WORK ITEM
Reproduce every line of text in the records below word for word. Leave the pictures out of your answer.

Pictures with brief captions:
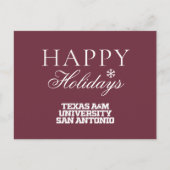 Texas A&M University-San Antonio Feestdagenkaart (Voorkant)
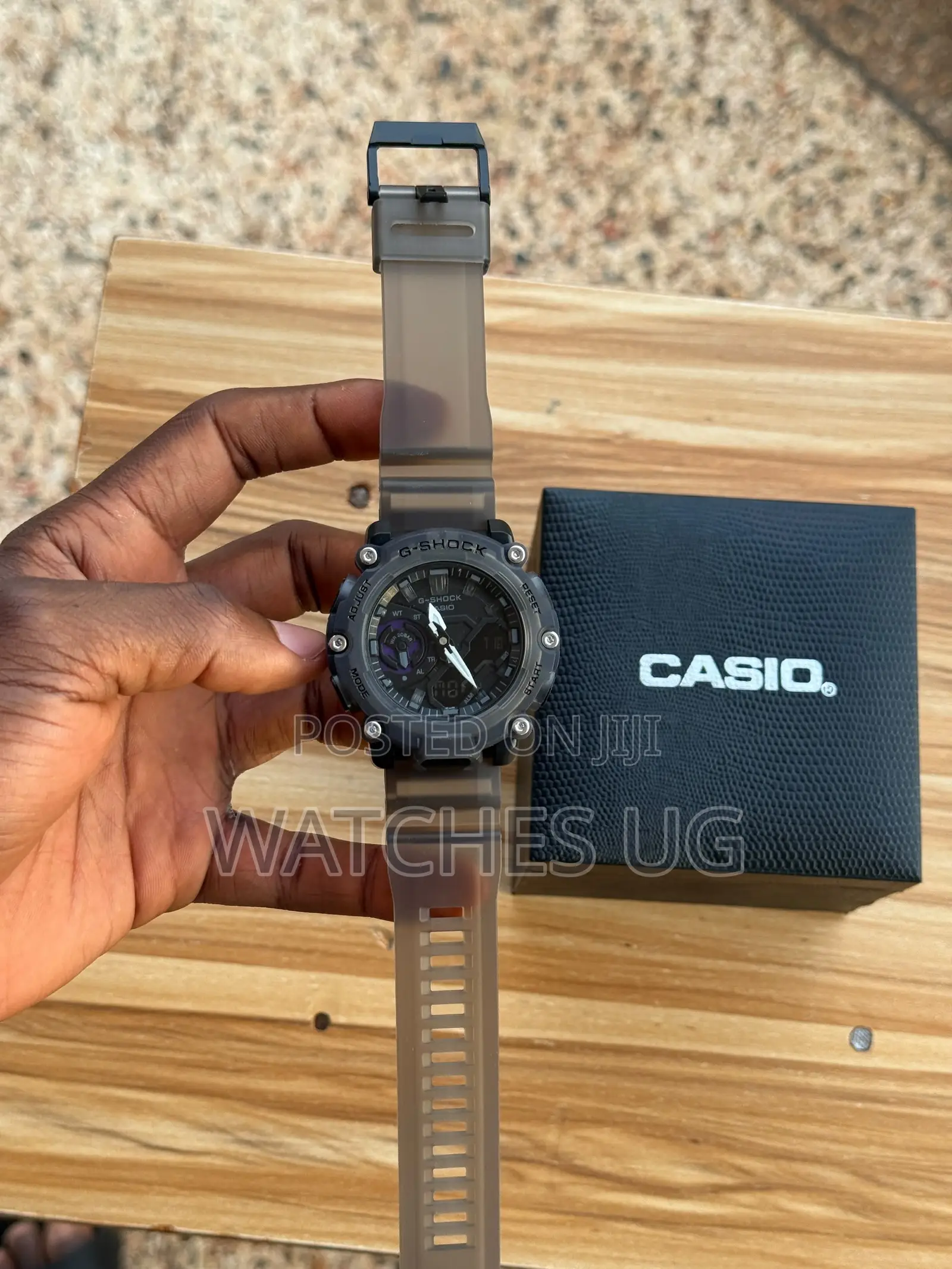Light Brown G Shock
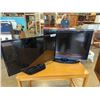 Image 1 : LG 28" HDTV AND TOSHIBA 26" HDTV WITH BUILT IN DVD PLAYER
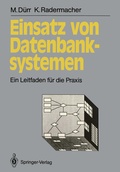 Cover: Einsatz von Datenbanksystemen - Springer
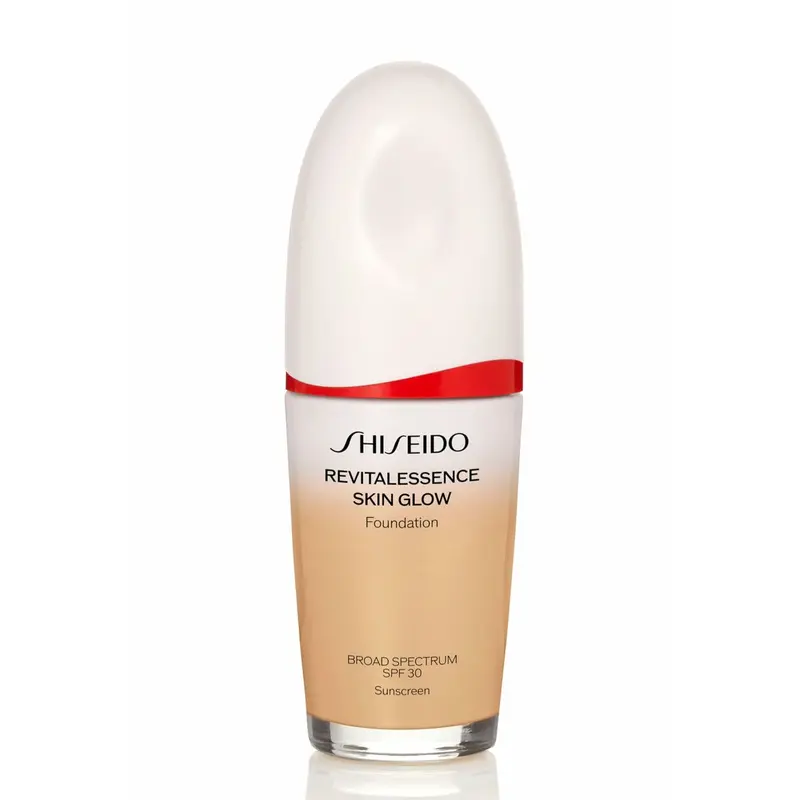 Vloeibare Foundation Shiseido Revitalessence Skin Glow Nº 320 30 ml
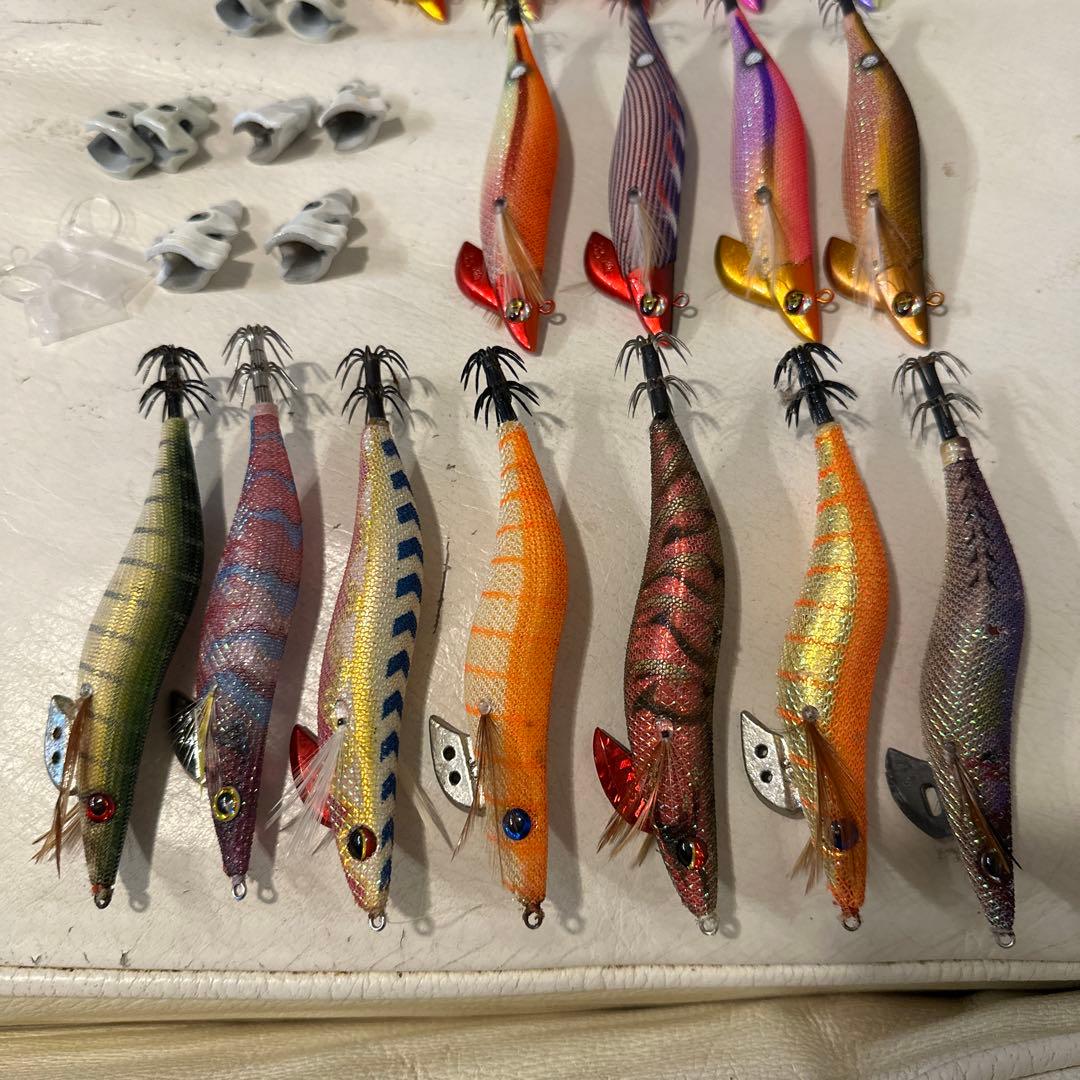 スクイッドマニア　など　エギ　まとめて　3.5、3号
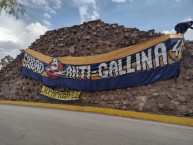 Trapo - Bandeira - Faixa - Telón - Trapo de la Barra: La Guerrilla • Club: San Luis • País: México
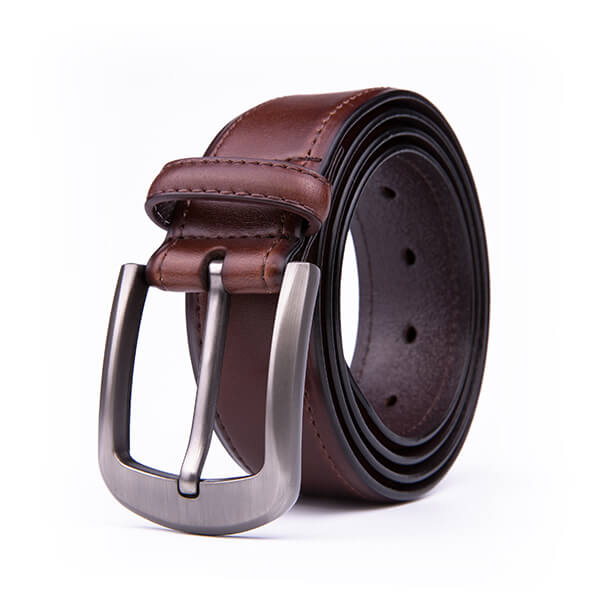 Wide Retro Casual Vintage Mens Genuine Leather Belt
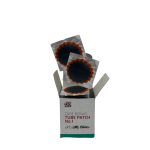 Parche para Camara N°1 de 37 Mm Caja de 30 unidades Rema tip top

YOUR SOLUTION
 Texas A&M University-San Antonio Feestdagenkaart (Voorkant)
Light Brown G Shock
 Image 1 : LG 28" HDTV AND TOSHIBA 26" HDTV WITH BUILT IN DVD PLAYER
 Cover: Einsatz von Datenbanksystemen - Springer
 Vloeibare Foundation Shiseido Revitalessence Skin Glow Nº 320 30 ml
 スクイッドマニア　など　エギ　まとめて　3.5、3号
 Trapo - Bandeira - Faixa - Telón - Trapo de la Barra: La Guerrilla • Club: San Luis • País: México
 Wide Retro Casual Vintage Mens Genuine Leather Belt
 Parche para Camara N°1 de 37 Mm Caja de 30 unidades Rema tip top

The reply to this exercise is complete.